Ishemunyoro Chingwere Business Reporter
Key national economic players welcomed Government’s decision this week to liberalise fuel importation under an intervention that gives firms with free funds the green light to procure the commodity for own use in a bid to avoid intermittent stock-outs.
The move is meant to insulate the productive sector of the economy, particularly those earning the much-needed foreign currency, from intermittent fuel shortages that have dogged the country due to foreign currency shortages.
It is also in sync with the Transitional Stabilisation Programme (TSP), which targets “quick-win initiatives, through respective growth stimulation packages, as well as instituting supportive adjustment measures, which address various existing internal and external macro-economic and financial sector imbalances”.
The need to further capacitate, particularly the agriculture and mining sectors, is premised on the two being expected to play a leading role in stimulating economic development as the country seeks to achieve upper-middle income status by 2030 with a per capita income of US$3 500.
The Chamber of Mines of Zimbabwe (CoMZ) yesterday said Government’s decision to liberalise the importation of fuel for industrial use was welcome, but quickly noted the need for an upward review of the mines’ foreign currency retention threshold.

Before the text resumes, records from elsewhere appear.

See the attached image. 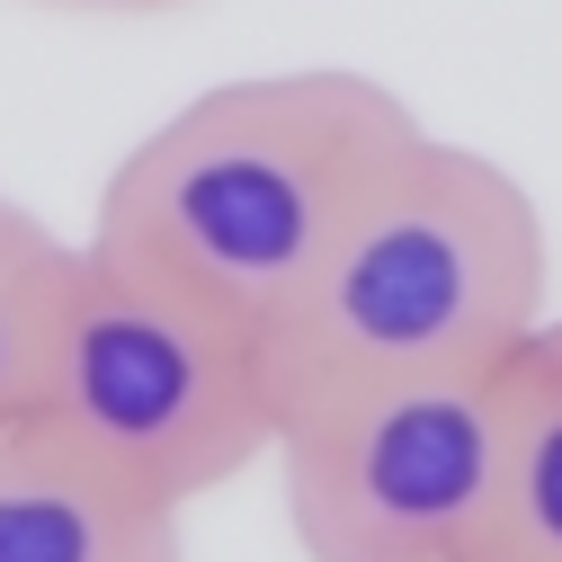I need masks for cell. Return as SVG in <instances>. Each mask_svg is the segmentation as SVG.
Returning <instances> with one entry per match:
<instances>
[{
    "label": "cell",
    "mask_w": 562,
    "mask_h": 562,
    "mask_svg": "<svg viewBox=\"0 0 562 562\" xmlns=\"http://www.w3.org/2000/svg\"><path fill=\"white\" fill-rule=\"evenodd\" d=\"M411 134L419 116L375 72L348 63L241 72L170 108L108 170L81 241L268 339V322L295 304L330 233L348 224V205Z\"/></svg>",
    "instance_id": "obj_1"
},
{
    "label": "cell",
    "mask_w": 562,
    "mask_h": 562,
    "mask_svg": "<svg viewBox=\"0 0 562 562\" xmlns=\"http://www.w3.org/2000/svg\"><path fill=\"white\" fill-rule=\"evenodd\" d=\"M179 518L36 429L0 438V562H188Z\"/></svg>",
    "instance_id": "obj_5"
},
{
    "label": "cell",
    "mask_w": 562,
    "mask_h": 562,
    "mask_svg": "<svg viewBox=\"0 0 562 562\" xmlns=\"http://www.w3.org/2000/svg\"><path fill=\"white\" fill-rule=\"evenodd\" d=\"M473 562H562V313L491 367V501Z\"/></svg>",
    "instance_id": "obj_6"
},
{
    "label": "cell",
    "mask_w": 562,
    "mask_h": 562,
    "mask_svg": "<svg viewBox=\"0 0 562 562\" xmlns=\"http://www.w3.org/2000/svg\"><path fill=\"white\" fill-rule=\"evenodd\" d=\"M277 501L304 562H473L491 375L330 384L277 402Z\"/></svg>",
    "instance_id": "obj_4"
},
{
    "label": "cell",
    "mask_w": 562,
    "mask_h": 562,
    "mask_svg": "<svg viewBox=\"0 0 562 562\" xmlns=\"http://www.w3.org/2000/svg\"><path fill=\"white\" fill-rule=\"evenodd\" d=\"M54 10H179V0H54Z\"/></svg>",
    "instance_id": "obj_8"
},
{
    "label": "cell",
    "mask_w": 562,
    "mask_h": 562,
    "mask_svg": "<svg viewBox=\"0 0 562 562\" xmlns=\"http://www.w3.org/2000/svg\"><path fill=\"white\" fill-rule=\"evenodd\" d=\"M81 241L54 233L36 205L0 196V438H19L45 393V358H54V322L72 295Z\"/></svg>",
    "instance_id": "obj_7"
},
{
    "label": "cell",
    "mask_w": 562,
    "mask_h": 562,
    "mask_svg": "<svg viewBox=\"0 0 562 562\" xmlns=\"http://www.w3.org/2000/svg\"><path fill=\"white\" fill-rule=\"evenodd\" d=\"M27 429L161 509H196L233 473L268 464L277 384L241 322L81 241Z\"/></svg>",
    "instance_id": "obj_3"
},
{
    "label": "cell",
    "mask_w": 562,
    "mask_h": 562,
    "mask_svg": "<svg viewBox=\"0 0 562 562\" xmlns=\"http://www.w3.org/2000/svg\"><path fill=\"white\" fill-rule=\"evenodd\" d=\"M553 241L509 161L419 125L268 322L277 402L402 375H491L544 322Z\"/></svg>",
    "instance_id": "obj_2"
}]
</instances>
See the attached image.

CoMZ is a private sector voluntary institution whose membership accounts for about 90 percent of the country’s total mineral output.
The organisation’s chief executive, Mr Isaac Kwesu, said some companies may however, fail to take advantage of the new intervention by Government due to foreign currency challenges.
Exporters are allowed by the Reserve Bank of Zimbabwe (RBZ) to retain a larger chunk of their earnings in foreign currency with gold miners, for example, retaining 55 percent in foreign currency, while the remainder is settled in RTGS$ using the interbank rate.
This is meant to ensure that they can import all their working requirements with no hassles.
“It’s (the liberalisation) good, it is very welcome,” said Mr Kwesu.
“But of note is that only those with foreign currency may then find it easy to import fuel into the country.
“Remember the foreign currency retention threshold we are currently getting was arrived at on the assumption that our fuel needs will be paid for using RTGS balances.
“What I am saying here is the forex we are retaining is already exhausted by other needs, so for us to benefit from the new regulations, there is a need for the foreign currency threshold we are getting to be increased,” he said.
Confederation of the Zimbabwe Industries (CZI) president Mr Sifelani Jabangwe said the move is “a fuel supply stabilising strategy by putting responsibility to source fuel to some of the bulk users rather than wait for Government to source for them. So we hope it will stabilise the fuel supply situations.”
The Herald Online readers following the fuel situation said Government were spot on.
Commenting on the matter Mr Arnold Tinoda Mupfawi said: “This will help some of the big companies to go and purchase their own fuel for efficient running of their businesses without disturbances.”
Mr Rudo Saungweme had this to say: “We really appreciate the efforts by our Government which serves the people and implement policies that are for the people.”
The fuel supply situation had reached levels where queues had become the order of the day amid reports that daily consumption had reached eight million litres per day for both petrol and diesel.